Eukaryotes
Around two billion years ago, when all cells still lived in the ocean, a few of the earliest cells, or prokaryotes, evolved into more complicated cells called eukaryotes. They seem to have done this by enclosing several different kinds of prokaryotes inside another prokaryote. At first this happened by chance, probably because one cell was trying to eat another cell. But it turned out that this whole group of prokaryotes could then all work together, cooperating to increase everyone's chance of survival and reproduction. Because more of these cooperating prokaryotes survived, they reproduced and kept on cooperating. The cells that are part of your body, and that are part of trees and other plants and animals, all still work this way.

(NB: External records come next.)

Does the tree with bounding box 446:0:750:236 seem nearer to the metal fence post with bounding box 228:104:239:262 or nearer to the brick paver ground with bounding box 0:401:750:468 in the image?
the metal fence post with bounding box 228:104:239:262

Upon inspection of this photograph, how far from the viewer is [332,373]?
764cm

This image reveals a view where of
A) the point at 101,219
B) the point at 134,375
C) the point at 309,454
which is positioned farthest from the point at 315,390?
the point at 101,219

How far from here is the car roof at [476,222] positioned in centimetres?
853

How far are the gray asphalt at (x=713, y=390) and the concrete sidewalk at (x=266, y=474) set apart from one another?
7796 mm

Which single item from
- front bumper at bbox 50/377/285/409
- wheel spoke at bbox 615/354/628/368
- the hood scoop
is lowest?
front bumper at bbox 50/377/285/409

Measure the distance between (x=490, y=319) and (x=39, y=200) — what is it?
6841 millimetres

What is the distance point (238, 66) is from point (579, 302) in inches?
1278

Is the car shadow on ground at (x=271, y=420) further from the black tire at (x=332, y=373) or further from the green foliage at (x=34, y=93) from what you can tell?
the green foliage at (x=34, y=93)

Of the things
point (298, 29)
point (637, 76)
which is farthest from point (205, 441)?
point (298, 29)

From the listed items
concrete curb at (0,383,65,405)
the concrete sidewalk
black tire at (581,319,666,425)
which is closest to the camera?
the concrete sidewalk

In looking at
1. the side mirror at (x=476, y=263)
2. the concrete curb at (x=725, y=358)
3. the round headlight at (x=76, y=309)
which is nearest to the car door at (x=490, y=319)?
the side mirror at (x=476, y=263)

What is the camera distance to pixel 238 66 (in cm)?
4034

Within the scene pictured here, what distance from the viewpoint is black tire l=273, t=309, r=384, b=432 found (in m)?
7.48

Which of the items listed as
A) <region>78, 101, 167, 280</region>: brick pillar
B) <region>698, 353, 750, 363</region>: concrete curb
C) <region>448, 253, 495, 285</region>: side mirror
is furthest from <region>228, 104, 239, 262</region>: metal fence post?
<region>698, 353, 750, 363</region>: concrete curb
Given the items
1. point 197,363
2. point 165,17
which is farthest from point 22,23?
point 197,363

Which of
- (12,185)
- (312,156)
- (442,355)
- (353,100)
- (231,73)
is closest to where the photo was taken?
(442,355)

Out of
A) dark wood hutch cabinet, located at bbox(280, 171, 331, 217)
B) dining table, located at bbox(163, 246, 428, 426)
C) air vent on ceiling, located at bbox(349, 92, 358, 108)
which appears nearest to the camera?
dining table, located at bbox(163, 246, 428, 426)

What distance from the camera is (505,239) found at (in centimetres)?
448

One kind of prokaryote that evolved to live inside another cell was a chloroplast. A chloroplast is basically a prokaryote that can photosynthesize - and now, instead of just producing energy for itself, it produces energy for a larger cell, and in exchange the bigger cell keeps the smaller one safe inside it. All plant cells have lots of chloroplasts inside them. Chloroplasts still have their own DNA molecule, separate from the cell they live in.
Another kind of prokaryote that evolved about this time to live inside another cell was a mitochondrion. Mitochondria use oxygen to break down the sugars that the cell eats in order to make energy for the cell. Mitochondria could not evolve until about two billion years ago, because that was the first time that there was enough oxygen in the atmosphere for them to use.

Diagram of an animal cell
Most eukaryote cells also have other specialized pieces inside them that help them. These other pieces seem to have evolved gradually inside the cells, probably when enzymes mutated into new enzymes that built lipid membranes inside the cell instead of only around it. Some of these pieces are the nucleus, vacuoles, the endoplasmic reticulum, golgi bodies, and lysosomes. Some eukaryotes have eyespots. Eukaryote cells are about ten times as big as prokaryote cells, so they can hold all these pieces.
Most eukaryote cells still live independently, as one-celled creatures like yeast. But starting about 600 billion years ago, a few eukaryotes evolved into multi-celled creatures, beginning with small simple animals like the hydra, and ending up with complicated creatures like people. Other eukaryotes live on or in animals. Some of these are helpful - you need bacteria in your intestines to help you digest your food. Others are harmful, like the germs that cause cholera or typhus. Usually the harmful bacteria are just newcomers, and they gradually evolve into a more helpful role.